Regional retailer Nakumatt and its competitor Tuskys could list
on the Nairobi Securities Exchange (NSE) if their proposed merger is
approved and they successfully execute their new business strategy for
at least two years.
A joint media announcement this
week said that Tuskys, Kenya’s second largest retail chain, is coming to
the rescue of Nakumatt, after the two family-owned retailers announced
that they were exploring options for synergies, co-operation and
business integration.
“Such an arrangement will include
strengthening and streamlining management, acquisition of assets and
eventual merger of the entities.
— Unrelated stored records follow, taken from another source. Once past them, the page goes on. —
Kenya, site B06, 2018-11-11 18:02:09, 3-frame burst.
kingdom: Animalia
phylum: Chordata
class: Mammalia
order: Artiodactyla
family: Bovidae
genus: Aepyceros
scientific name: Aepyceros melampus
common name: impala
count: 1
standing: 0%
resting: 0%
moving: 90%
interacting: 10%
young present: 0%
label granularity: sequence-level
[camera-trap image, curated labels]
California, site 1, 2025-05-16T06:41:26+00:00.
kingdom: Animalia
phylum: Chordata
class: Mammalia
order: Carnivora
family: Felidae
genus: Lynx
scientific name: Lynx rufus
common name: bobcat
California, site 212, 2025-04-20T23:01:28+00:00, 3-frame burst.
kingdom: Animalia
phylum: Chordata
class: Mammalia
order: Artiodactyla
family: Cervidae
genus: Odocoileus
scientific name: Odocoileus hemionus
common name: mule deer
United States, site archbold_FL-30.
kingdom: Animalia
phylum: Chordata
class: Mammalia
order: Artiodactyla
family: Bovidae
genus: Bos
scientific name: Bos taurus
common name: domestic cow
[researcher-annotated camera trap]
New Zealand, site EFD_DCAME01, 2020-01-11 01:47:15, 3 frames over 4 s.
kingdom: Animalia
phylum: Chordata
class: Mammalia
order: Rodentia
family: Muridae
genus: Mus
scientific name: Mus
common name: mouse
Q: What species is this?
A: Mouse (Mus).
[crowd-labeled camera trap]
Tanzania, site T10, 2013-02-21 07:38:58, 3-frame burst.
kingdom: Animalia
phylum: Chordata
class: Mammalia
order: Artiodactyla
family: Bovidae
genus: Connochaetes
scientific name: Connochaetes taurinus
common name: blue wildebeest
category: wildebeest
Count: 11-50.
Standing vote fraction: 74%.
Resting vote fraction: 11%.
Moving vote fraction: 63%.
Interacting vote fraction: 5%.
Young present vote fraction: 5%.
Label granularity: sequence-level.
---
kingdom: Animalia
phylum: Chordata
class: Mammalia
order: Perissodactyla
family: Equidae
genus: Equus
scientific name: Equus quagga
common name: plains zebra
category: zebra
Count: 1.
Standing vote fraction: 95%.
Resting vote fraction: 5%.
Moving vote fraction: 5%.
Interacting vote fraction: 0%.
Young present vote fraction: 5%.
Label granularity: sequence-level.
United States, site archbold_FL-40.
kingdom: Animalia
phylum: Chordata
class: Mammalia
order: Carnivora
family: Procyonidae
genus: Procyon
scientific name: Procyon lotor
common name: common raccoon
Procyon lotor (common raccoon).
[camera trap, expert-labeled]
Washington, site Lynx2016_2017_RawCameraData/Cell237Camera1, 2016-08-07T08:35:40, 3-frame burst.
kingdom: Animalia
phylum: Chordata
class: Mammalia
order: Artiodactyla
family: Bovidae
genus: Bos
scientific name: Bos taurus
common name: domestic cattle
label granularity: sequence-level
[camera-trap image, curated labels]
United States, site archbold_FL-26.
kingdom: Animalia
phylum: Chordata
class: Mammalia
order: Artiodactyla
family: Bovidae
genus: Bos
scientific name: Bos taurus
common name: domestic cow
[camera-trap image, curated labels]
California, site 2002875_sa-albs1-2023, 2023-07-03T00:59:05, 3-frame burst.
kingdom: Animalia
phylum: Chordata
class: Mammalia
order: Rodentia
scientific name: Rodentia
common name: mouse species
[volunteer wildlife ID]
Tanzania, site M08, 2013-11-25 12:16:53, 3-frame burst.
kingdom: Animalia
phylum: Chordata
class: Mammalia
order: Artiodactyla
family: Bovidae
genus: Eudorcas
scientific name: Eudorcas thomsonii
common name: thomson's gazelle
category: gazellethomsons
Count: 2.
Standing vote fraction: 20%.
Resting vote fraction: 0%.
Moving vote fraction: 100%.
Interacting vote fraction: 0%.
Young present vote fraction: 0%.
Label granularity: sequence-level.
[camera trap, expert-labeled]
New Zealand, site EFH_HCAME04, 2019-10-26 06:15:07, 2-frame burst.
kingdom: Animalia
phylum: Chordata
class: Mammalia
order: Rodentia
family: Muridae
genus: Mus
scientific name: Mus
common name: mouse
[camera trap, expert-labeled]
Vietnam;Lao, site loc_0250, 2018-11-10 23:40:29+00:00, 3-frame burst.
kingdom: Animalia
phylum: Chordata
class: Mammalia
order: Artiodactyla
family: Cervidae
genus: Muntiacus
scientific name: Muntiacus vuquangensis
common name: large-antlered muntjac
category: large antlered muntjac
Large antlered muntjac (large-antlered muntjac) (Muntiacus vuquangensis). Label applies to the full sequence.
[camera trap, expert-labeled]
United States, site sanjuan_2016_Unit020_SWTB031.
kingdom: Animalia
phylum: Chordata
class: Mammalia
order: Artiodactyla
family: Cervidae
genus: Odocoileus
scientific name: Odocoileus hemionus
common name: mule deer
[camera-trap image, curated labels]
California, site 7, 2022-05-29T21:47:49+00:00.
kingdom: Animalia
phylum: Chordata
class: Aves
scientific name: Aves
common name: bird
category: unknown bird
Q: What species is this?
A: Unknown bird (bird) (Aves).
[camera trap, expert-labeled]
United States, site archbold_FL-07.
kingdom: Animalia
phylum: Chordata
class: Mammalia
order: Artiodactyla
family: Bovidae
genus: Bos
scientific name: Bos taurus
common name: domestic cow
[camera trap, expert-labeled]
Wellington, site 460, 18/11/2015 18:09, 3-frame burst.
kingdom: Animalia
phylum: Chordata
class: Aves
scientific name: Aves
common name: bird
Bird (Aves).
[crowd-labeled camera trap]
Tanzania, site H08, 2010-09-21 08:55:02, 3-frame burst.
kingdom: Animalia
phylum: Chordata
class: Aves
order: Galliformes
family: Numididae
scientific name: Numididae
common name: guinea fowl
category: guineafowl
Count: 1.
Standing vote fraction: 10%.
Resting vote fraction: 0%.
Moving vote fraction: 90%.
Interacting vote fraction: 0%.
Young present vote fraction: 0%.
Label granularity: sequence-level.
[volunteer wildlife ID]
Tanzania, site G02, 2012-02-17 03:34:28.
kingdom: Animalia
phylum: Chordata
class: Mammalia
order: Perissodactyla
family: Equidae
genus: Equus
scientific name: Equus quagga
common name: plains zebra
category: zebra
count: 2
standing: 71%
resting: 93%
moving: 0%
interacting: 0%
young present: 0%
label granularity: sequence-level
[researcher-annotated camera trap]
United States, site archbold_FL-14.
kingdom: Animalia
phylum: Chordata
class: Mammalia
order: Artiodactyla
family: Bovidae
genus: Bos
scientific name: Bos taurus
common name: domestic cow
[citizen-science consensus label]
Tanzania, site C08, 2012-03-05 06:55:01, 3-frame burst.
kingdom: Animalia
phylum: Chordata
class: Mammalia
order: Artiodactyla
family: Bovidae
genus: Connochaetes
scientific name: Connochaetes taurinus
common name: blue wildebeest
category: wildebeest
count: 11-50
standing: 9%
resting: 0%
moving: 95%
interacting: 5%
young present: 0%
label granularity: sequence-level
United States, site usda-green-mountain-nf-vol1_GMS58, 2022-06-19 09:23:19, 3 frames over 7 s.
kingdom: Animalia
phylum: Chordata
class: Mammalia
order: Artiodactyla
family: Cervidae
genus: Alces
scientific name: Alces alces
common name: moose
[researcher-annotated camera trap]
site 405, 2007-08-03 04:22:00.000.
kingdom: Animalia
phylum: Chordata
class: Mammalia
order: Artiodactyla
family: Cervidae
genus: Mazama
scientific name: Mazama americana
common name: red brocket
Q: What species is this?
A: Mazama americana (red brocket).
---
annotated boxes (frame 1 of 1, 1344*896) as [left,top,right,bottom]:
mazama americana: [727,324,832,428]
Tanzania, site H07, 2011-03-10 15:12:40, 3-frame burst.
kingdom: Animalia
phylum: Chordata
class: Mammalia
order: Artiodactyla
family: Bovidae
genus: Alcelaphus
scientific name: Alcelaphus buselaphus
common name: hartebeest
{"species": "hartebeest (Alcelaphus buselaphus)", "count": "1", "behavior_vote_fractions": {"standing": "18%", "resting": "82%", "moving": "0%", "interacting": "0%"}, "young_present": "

These confidential discussions are
continuing and although the engagement has been positive and good
progress has been made, it is important we acknowledge that a formal
agreement is yet to be reached and will be subject to notification and
approval by regulators and lenders,” the retailers said in a joint
statement.
New structure
A source well versed with the proposed merger told The EastAfrican that the
retailers could after the merger, list on the NSE, to inject more
professionalism and transparency which will instil a strong governance
structure in the new outfit.
“Should the merger go through, the new business model will be given two years to work before getting into the bourse.
As it is, there is potential for the new business model to
attract major financing from investors who have been distancing
themselves from the regional retail business due to the strong family
influence and unclear corporate and financial structures.
“With
this merger, there will now be a very good opportunity for them to
enter the NSE with a fresh start for both retailers as partners in a
private company that can very easily go public within the next five
years,” the source said.
It is expected that with the
eventual listing, the rebranded retailer will be clearly structured,
comply with the Capital Markets Authority governance structures, and
will also attract additional capital injection from the bourse to
address their business needs.
The listing is also
expected to lift the tight family control, allowing investors to access
it, an option that has been difficult before.
Despite
declining to make the merger deal public, it is understood that Nakumatt
will, in the interim, access supplies from Tuskys’ supply chain, based
on the goodwill the latter has with its suppliers, a redeemable move
that is expected to see the Nakumatt stores flourish again.
“The
other parties can only come in as debt investors after the merger. We
are still working on the valuation of the two businesses and the merger
process could take up to a year,” Tuskys chief executive Dan Githua
said.
Principal shareholding
Under the proposed merger, both Nakumatt and Tuskys families will retain principal shareholding.
“The
two businesses will collapse into one. But before the eventual merger,
there’s going to be a process of dealing with the liabilities,” Mr
Githuia said, in reference to the money Nakumatt owes its employees,
suppliers and lenders.
The EastAfrican understands
that already a financial advisor has been brought on board to work on
the deals of the merger, assess the financial positions of both outfits
before a formal merger notification is done to the Competition
Authority.
The merger move comes at a critical time in
Nakumatt’s survival plan, having been beleaguered by a $150 million
debt, with some of its supplies already pushing for its winding up.
Nakumatt
has also in the past two months been shutting down some branches in the
region as it seeks to retain a tight financial control to stay afloat.
So
far, it has shut down five branches in Uganda, two in Kenya and sent
hundreds of employees at its Nairobi warehouse on forced break in May.
The
impending rescue by Tuskys is coming seven months after Nakumatt failed
to secure a $75 million financing deal quick enough to pay its
suppliers.
If approved, the merger will create one of the largest supermarket chains in East Africa.
Regulatory hurdles
However,
the plan faces regulatory hurdles given that the two businesses jointly
control more than 50 per cent of the Kenyan and Ugandan retail markets,
meaning that they have to satisfy requirements of regulatory agencies
in both countries.
The agencies will determine the possible market dominance on consumers.
Kenya’s
Trade Principal Secretary Chris Kiptoo while welcoming the move, also
cautioned that: “It is my expectation that they will submit their merger
agreement to the Competition Authority and if it meets the regulatory
compliance requirements, then it is okay. It is now upon the competition
agency to determine what extent of dominance this proposed merger will
have in the retail market. However, we do hope that this merger will
ease off the pressure on Nakumatt,” Dr. Kiptoo said.
Robert
Juma, an analyst with Catalyst Capital said that the proposed merger
will see the retailers enjoy massive benefits from economies of scale
which would be a boost to the overall operational costs.